• TASK REQUIREMENTS: Leaving the pictures aside, return all of the data below exactly.

• DATA TO USE:

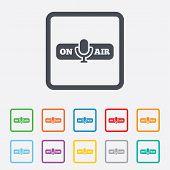 On air sign icon. Live stream symbol.
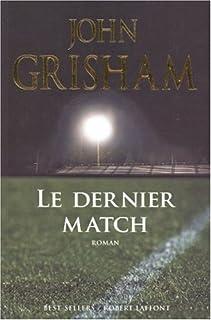 Le dernier match : roman, Grisham, John
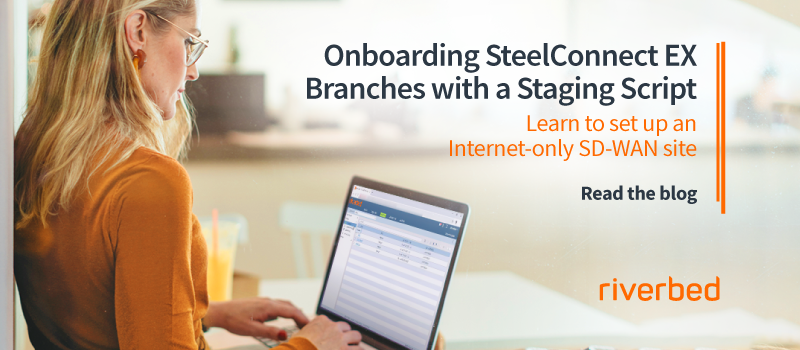 Onboarding SteelConnect EX Branches with a Staging Script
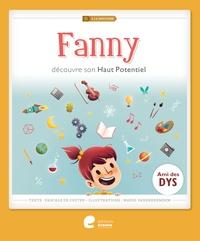Pascale de Coster et Marie Vanderbemden - Fanny découvre son haut potentiel.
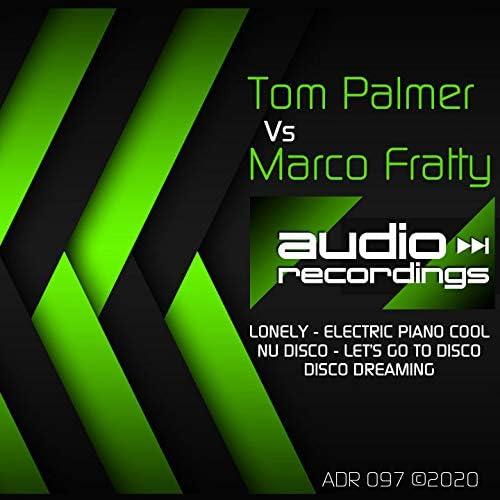 Tom Palmer & Marco Fratty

• RESPONSE TO THE EXERCISE:
 On air sign icon. Live stream symbol.
 Le dernier match : roman, Grisham, John
 Onboarding SteelConnect EX Branches with a Staging Script
Pascale de Coster et Marie Vanderbemden - Fanny découvre son haut potentiel.
 Tom Palmer & Marco Fratty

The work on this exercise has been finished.